*Task directions*: Reproduce every line of the material with "metal guardrail" swapped for "steel barrier" and everything else left as it is. Omit the pictures from your answer.

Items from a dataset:
>> Begin
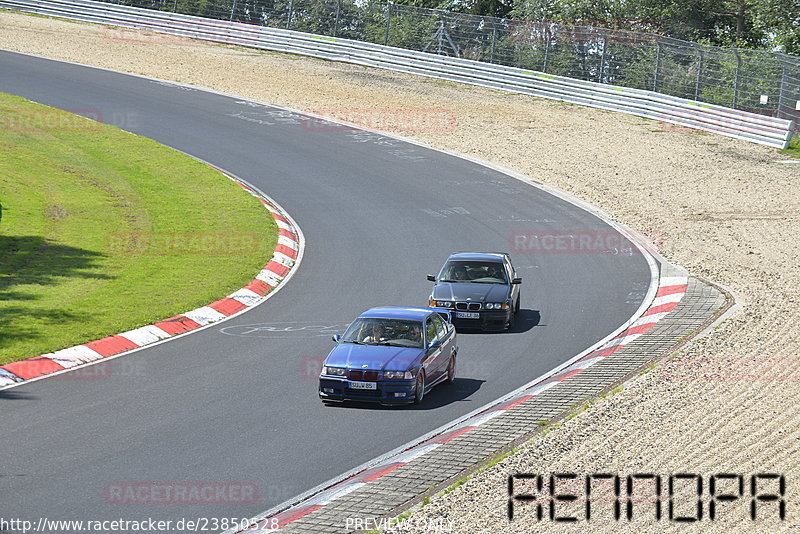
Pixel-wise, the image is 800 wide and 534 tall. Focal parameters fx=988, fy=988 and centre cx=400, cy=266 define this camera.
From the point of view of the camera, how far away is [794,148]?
37781 millimetres

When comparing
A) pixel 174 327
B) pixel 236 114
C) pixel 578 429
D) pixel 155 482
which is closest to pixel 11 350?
pixel 174 327

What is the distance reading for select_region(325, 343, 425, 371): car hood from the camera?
1474 centimetres

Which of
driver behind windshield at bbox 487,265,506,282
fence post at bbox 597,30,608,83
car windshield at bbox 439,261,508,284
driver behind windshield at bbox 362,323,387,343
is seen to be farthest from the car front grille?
fence post at bbox 597,30,608,83

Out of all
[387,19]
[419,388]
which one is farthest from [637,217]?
[387,19]

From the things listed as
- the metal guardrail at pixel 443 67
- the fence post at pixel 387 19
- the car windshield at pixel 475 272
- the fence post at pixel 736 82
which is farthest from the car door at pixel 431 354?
the fence post at pixel 387 19

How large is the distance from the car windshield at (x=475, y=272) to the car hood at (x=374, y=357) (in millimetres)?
5440

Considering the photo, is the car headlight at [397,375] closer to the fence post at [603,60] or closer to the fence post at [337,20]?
the fence post at [603,60]

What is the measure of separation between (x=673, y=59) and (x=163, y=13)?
86.4 ft

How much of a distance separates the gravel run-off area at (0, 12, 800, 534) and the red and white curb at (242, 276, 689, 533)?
1190mm

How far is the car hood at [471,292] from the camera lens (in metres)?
19.5

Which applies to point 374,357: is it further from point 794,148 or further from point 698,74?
point 698,74

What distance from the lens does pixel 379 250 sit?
83.1ft

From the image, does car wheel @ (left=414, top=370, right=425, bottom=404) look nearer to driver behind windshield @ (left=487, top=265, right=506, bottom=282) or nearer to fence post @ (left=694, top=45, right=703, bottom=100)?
driver behind windshield @ (left=487, top=265, right=506, bottom=282)

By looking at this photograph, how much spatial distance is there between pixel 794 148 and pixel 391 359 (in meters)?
28.1
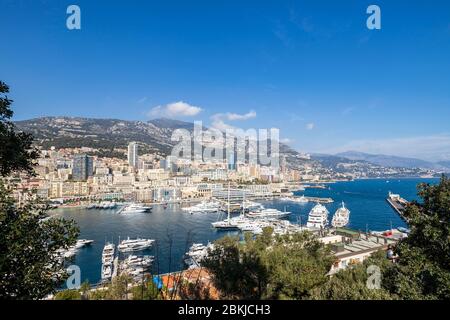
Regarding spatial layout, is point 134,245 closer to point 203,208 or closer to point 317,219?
point 203,208

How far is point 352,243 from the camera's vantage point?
14.0 meters

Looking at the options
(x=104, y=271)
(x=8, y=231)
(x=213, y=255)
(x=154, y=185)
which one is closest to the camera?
(x=8, y=231)

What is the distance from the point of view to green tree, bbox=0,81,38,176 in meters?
2.26

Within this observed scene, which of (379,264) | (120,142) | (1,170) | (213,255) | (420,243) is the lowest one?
(379,264)

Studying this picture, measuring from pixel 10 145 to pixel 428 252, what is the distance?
4.78 m

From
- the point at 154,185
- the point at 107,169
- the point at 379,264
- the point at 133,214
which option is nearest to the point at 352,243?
the point at 379,264

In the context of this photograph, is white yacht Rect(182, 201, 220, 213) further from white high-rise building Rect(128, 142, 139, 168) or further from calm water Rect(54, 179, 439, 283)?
white high-rise building Rect(128, 142, 139, 168)

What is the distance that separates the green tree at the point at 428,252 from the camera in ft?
10.4

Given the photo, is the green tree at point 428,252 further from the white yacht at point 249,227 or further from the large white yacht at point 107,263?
the white yacht at point 249,227

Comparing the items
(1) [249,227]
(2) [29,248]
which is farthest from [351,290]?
(1) [249,227]

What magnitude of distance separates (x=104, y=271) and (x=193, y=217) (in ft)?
46.8

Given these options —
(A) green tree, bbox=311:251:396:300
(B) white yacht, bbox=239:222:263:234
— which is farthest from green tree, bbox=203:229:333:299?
(B) white yacht, bbox=239:222:263:234

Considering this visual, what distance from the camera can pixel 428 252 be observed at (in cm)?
343

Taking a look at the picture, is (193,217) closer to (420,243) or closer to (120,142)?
(420,243)
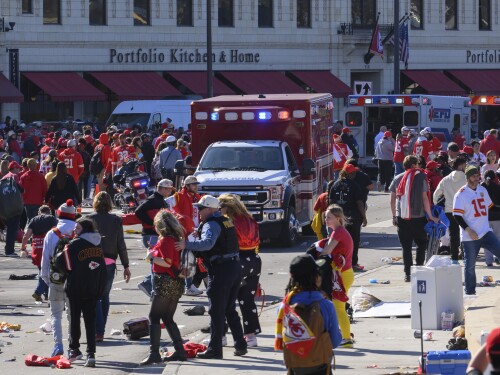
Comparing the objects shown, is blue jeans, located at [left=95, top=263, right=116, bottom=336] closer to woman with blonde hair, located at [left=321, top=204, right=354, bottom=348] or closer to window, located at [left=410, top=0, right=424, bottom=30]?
woman with blonde hair, located at [left=321, top=204, right=354, bottom=348]

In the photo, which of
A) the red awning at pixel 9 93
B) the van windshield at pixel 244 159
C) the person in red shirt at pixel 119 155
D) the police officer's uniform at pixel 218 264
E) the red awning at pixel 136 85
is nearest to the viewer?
the police officer's uniform at pixel 218 264

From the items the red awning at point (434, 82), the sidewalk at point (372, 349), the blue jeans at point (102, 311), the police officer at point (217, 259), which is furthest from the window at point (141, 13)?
the police officer at point (217, 259)

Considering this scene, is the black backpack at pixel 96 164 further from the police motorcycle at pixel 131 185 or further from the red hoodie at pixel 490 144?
the red hoodie at pixel 490 144

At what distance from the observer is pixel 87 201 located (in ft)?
105

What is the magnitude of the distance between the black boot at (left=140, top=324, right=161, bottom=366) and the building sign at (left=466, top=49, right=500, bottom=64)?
54252 millimetres

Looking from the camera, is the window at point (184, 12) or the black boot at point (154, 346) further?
the window at point (184, 12)

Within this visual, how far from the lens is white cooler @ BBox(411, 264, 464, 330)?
14.6 m

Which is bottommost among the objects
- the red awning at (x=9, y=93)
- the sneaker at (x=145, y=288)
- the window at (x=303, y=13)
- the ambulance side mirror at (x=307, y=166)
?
the sneaker at (x=145, y=288)

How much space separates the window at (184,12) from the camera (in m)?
54.5

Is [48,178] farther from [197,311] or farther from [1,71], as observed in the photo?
[1,71]

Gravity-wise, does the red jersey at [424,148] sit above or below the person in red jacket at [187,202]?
above

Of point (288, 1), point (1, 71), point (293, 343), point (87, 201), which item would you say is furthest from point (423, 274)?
point (288, 1)

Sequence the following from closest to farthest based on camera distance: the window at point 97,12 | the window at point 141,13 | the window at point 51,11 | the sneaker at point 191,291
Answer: the sneaker at point 191,291, the window at point 51,11, the window at point 97,12, the window at point 141,13

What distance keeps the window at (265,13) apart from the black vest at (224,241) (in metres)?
44.4
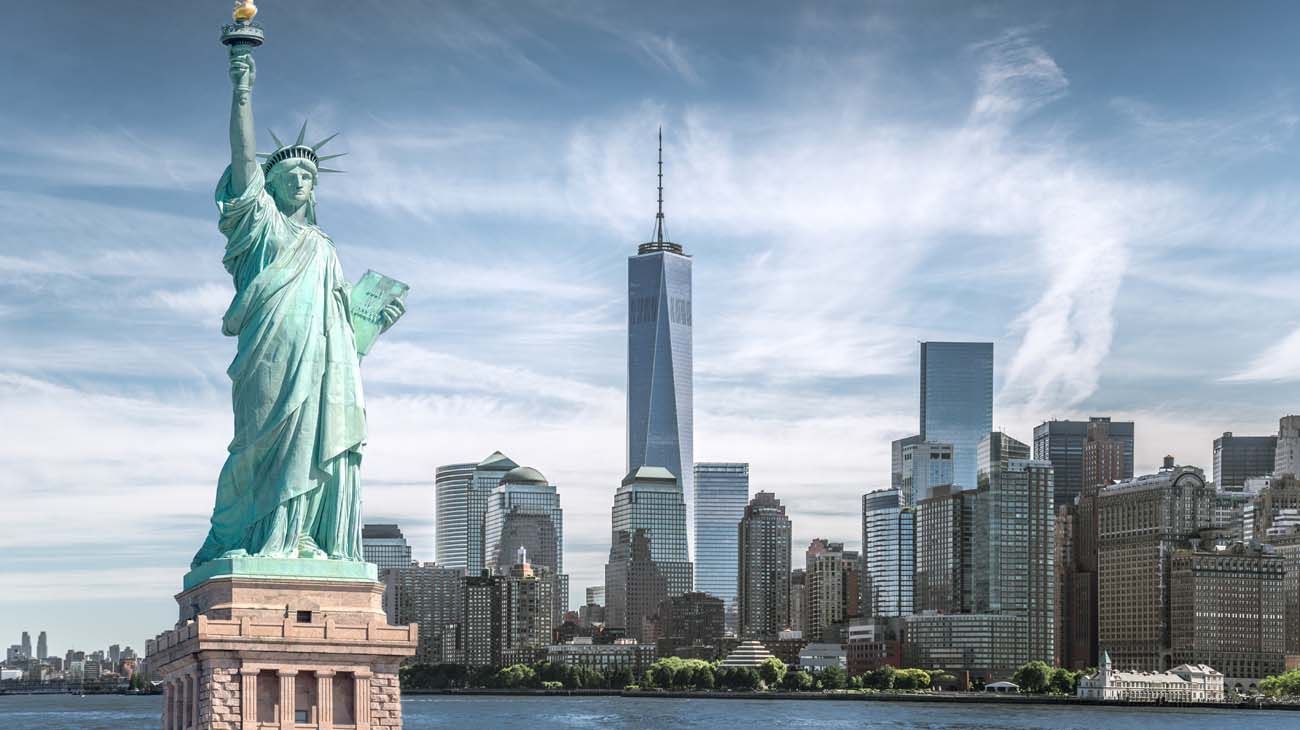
>> End
*Response for this exercise*:
Pixel-wise, the image is 800 wide and 534 tall. Focal parameters fx=988, fy=988 and centre cx=400, cy=266 define this camera.
From the point of view of the camera, how far away is [794,148]?
37781 millimetres

When comparing
A) pixel 174 327
B) pixel 236 114
C) pixel 578 429
D) pixel 155 482
which is closest to pixel 11 350?
pixel 174 327

What is the distance reading for select_region(325, 343, 425, 371): car hood from the camera?
1474 centimetres

Which of
driver behind windshield at bbox 487,265,506,282
fence post at bbox 597,30,608,83
car windshield at bbox 439,261,508,284
driver behind windshield at bbox 362,323,387,343
is seen to be farthest from the car front grille?
fence post at bbox 597,30,608,83

Out of all
[387,19]
[419,388]
which one is farthest from [637,217]?
[387,19]

From the things listed as
- the steel barrier at pixel 443 67
- the fence post at pixel 387 19
- the car windshield at pixel 475 272
- the fence post at pixel 736 82
which is farthest from the car door at pixel 431 354?
the fence post at pixel 387 19

How large is the distance from the car windshield at (x=475, y=272) to the car hood at (x=374, y=357) (in millimetres)?
5440

Considering the photo, is the car headlight at [397,375] closer to the fence post at [603,60] or closer to the fence post at [337,20]?
the fence post at [603,60]

What is the measure of separation between (x=673, y=59) and (x=163, y=13)?
86.4 ft

How much of a distance separates the gravel run-off area at (0, 12, 800, 534) and the red and white curb at (242, 276, 689, 533)?
1190mm

How far is the car hood at [471,292] from the camera lens (in metres)?
19.5

Which applies to point 374,357: is it further from point 794,148 or further from point 698,74?
point 698,74

What distance from the lens does pixel 379 250 sit?
83.1ft

From the image, does car wheel @ (left=414, top=370, right=425, bottom=404) look nearer to driver behind windshield @ (left=487, top=265, right=506, bottom=282) or nearer to fence post @ (left=694, top=45, right=703, bottom=100)?
driver behind windshield @ (left=487, top=265, right=506, bottom=282)

By looking at this photograph, how much spatial distance is there between pixel 794 148 and pixel 391 359 (in meters)?
28.1
Regarding spatial layout, is point 134,245 closer to point 203,208 or closer to point 317,219?
point 203,208

How far is point 352,243 from the camera's vantage point?
14.0 meters

Looking at the options
(x=104, y=271)
(x=8, y=231)
(x=213, y=255)
(x=154, y=185)
which one is closest to the camera?
(x=8, y=231)

What is the distance from the point of view to green tree, bbox=0,81,38,176 in meters?
2.26

Within this observed scene, which of (379,264) | (120,142) | (1,170) | (213,255) | (420,243) is the lowest one?
(379,264)

Studying this picture, measuring from pixel 10 145 to pixel 428 252, what is the distance?
4.78 m

From
- the point at 154,185
- the point at 107,169
- the point at 379,264
- the point at 133,214
which option is nearest to the point at 352,243?
the point at 379,264

In the context of this photograph, is white yacht Rect(182, 201, 220, 213) further from white high-rise building Rect(128, 142, 139, 168) or further from calm water Rect(54, 179, 439, 283)?
white high-rise building Rect(128, 142, 139, 168)

What is the distance that separates the green tree at the point at 428,252 from the camera in ft?
10.4

Given the photo, is the green tree at point 428,252 further from the white yacht at point 249,227 or further from the large white yacht at point 107,263?
the white yacht at point 249,227

Comparing the items
(1) [249,227]
(2) [29,248]
which is farthest from [351,290]?
(1) [249,227]

What magnitude of distance separates (x=104, y=271) and (x=193, y=217) (in ft)?
46.8

Given these options —
(A) green tree, bbox=311:251:396:300
(B) white yacht, bbox=239:222:263:234
— which is farthest from green tree, bbox=203:229:333:299?
(B) white yacht, bbox=239:222:263:234

Considering this visual, what distance from the camera can pixel 428 252 be observed at (in cm)?
343

Taking a look at the picture, is (193,217) closer to (420,243) or closer to (120,142)?
(420,243)
Comparing the objects shown, is blue jeans, located at [left=95, top=263, right=116, bottom=336] closer to woman with blonde hair, located at [left=321, top=204, right=354, bottom=348] or closer to window, located at [left=410, top=0, right=424, bottom=30]?
woman with blonde hair, located at [left=321, top=204, right=354, bottom=348]

In the photo, which of
A) the red awning at pixel 9 93
B) the van windshield at pixel 244 159
C) the person in red shirt at pixel 119 155
D) the police officer's uniform at pixel 218 264
E) the red awning at pixel 136 85
is nearest to the viewer?
the police officer's uniform at pixel 218 264

From the items the red awning at point (434, 82), the sidewalk at point (372, 349), the blue jeans at point (102, 311), the police officer at point (217, 259), which is furthest from the window at point (141, 13)?
the police officer at point (217, 259)

Considering this scene, is the black backpack at pixel 96 164 further from the police motorcycle at pixel 131 185 or further from the red hoodie at pixel 490 144?
the red hoodie at pixel 490 144

At what distance from the observer is pixel 87 201 located (in ft)?
105

What is the magnitude of the distance between the black boot at (left=140, top=324, right=161, bottom=366) and the building sign at (left=466, top=49, right=500, bottom=64)?
54252 millimetres

Looking from the camera, is the window at point (184, 12) or the black boot at point (154, 346) further?
the window at point (184, 12)

Within this visual, how far from the lens is white cooler @ BBox(411, 264, 464, 330)?
14.6 m

Which is bottommost among the objects
- the red awning at (x=9, y=93)
- the sneaker at (x=145, y=288)
- the window at (x=303, y=13)
- the ambulance side mirror at (x=307, y=166)
?
the sneaker at (x=145, y=288)

How much space separates the window at (184,12) from the camera (in m)?
54.5

Is [48,178] farther from [197,311] or farther from [1,71], as observed in the photo?
[1,71]

Gravity-wise, does the red jersey at [424,148] sit above or below the person in red jacket at [187,202]?
above

Of point (288, 1), point (1, 71), point (293, 343), point (87, 201), which item would you say is furthest from point (423, 274)?
point (288, 1)

Sequence the following from closest to farthest based on camera distance: the window at point 97,12 | the window at point 141,13 | the window at point 51,11 | the sneaker at point 191,291
Answer: the sneaker at point 191,291, the window at point 51,11, the window at point 97,12, the window at point 141,13

What distance keeps the window at (265,13) apart from the black vest at (224,241) (in metres)?
44.4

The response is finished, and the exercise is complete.